I have a Mazda 13b; 3 primary moving parts in the power section (then the oil pump and pressure regulators, I suppose you could count the thermostat and water pump).
Before WWII sleeve valve engines were all the rage (right Guy?) I had a small glow engine with a rotary sleeve valve in the head. I had to get it 'just because'.
mm, there were a whole series of them, from aspin, rochester, lanchester, corliss, everything from half crankshaft speed to a sixth, but ultimately they all had the same problems, gas sealing and oil consumption, which is the wankels big weakness too, when those vane tips wear you're screwed....
the poppet valve still survives because it has the least gas sealing and oil consumption problems, except for the turbine, which is the best of all worlds, if fuel is unlimited and cheap.
commercial fusion power at unlimited (effectively) capacity used to make hydrogen used to run turbines would be the best of all worlds.
we have other problems first though.
in the 1920's western farmers used to produce about 2000 calories worth of food for every calorie from "industrialisation" used, whether that be tractor fuel, electricity, fertiliser or simply pumped water.
in the 1970's that ratio had dropped to parity, one calorie input for every calorie produced
now in the 2000's we are inputting around 2000 calories per calorie of food produced.
these are facts people, ask any of the farmers on here why it is hard to make a living, it ain't cos of the wage bill.
sure, if you own land that is fertile you can go off grid with your lister, grow canola to get diesel to run the lister and tractor, then you'll have to forego those fertilisers that come in bags and re-learn the old ways and crop rotation, learn food storage and preservation, accept that all foods are now seasonal, and take a massive drop in yield per acre, including your canola crop.
solyent green is people
I think anyone who thinks owning a lister is going to save them from anything other than a temporary outage of a few days, or offers them anything other than a way to cut an existing energy bill by a given percentage, is deluding themselves.
when things get in short supply the best place to be is not sat on top of whatever is in short supply, ask the iraquis today, ask the black slaves of the past (short supply was cheap unskilled labour) ask the native american aboriginals, short supply was land for ranching and railroads and so on.
the only things that can't be taken from you if there is a shortage is some sort of specialist skill, I can trace every single generation of my family history for 1000 years, name every last one of them, we as a family have been everywhere, where the action was, up until the industrial revolution we were hard rock miners (some still were afterwards too, but many took to the new trades that were created)
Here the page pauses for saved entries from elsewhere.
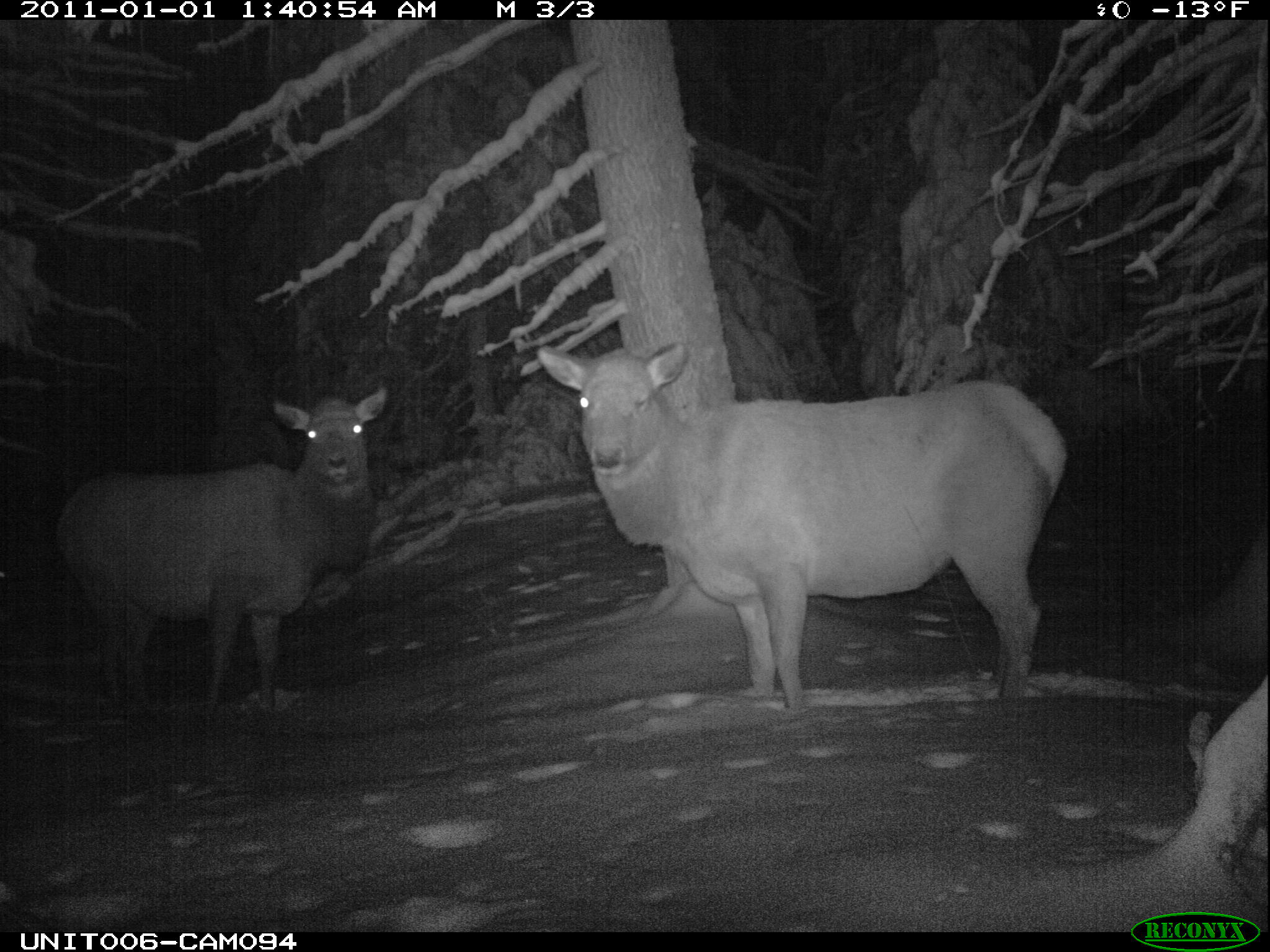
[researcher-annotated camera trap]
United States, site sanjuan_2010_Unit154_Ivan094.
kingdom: Animalia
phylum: Chordata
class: Mammalia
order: Artiodactyla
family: Cervidae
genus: Cervus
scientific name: Cervus elaphus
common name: red deer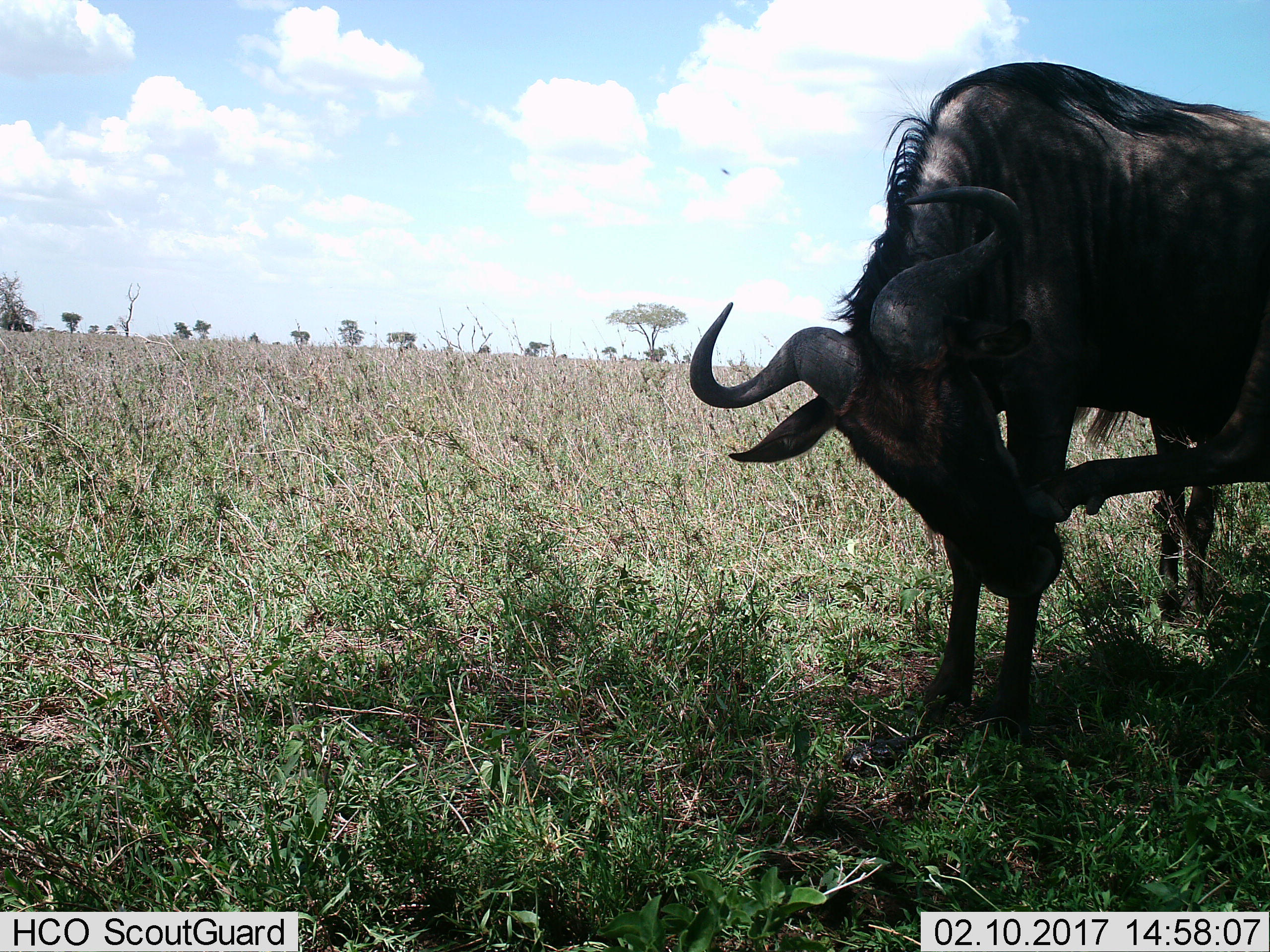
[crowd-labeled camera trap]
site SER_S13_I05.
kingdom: Animalia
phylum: Chordata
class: Mammalia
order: Artiodactyla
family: Bovidae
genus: Connochaetes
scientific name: Connochaetes taurinus taurinus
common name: blue wildebeest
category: wildebeestblue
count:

what owning a lister WILL give you is a set of skills that are as rare as rocking horse shit nowadays.
sure it's no mistake there is a HUGELY disproportionate number or marine engineers on here (eg any forum with more than zero of em) because after all a ship is a self contained civilisation, the only thing they don't do is make their own fuel, literally every last other trade or skill can be found afloat (yeah, even farming, hydrponic style on nuke subs) but the increasing specialisation means there are ever more main propulsion engineers who never touched the HVAC systems, or the potable and waste water systems, or the bunkering systems, or the generator rooms, etc etc etc.
lister gives you all that, and more.
it doesn't have to be economically, financially or energy budget viable, it is teach-yourself-shit-you-cannot-learn-anywhere-else
how many of you have though about going to
www.sherline.com and buying a small cnc mill and lathe?
you know what I want to do?
get an old milk float, mount the lister on it, self propelled semi mobile bloody everything.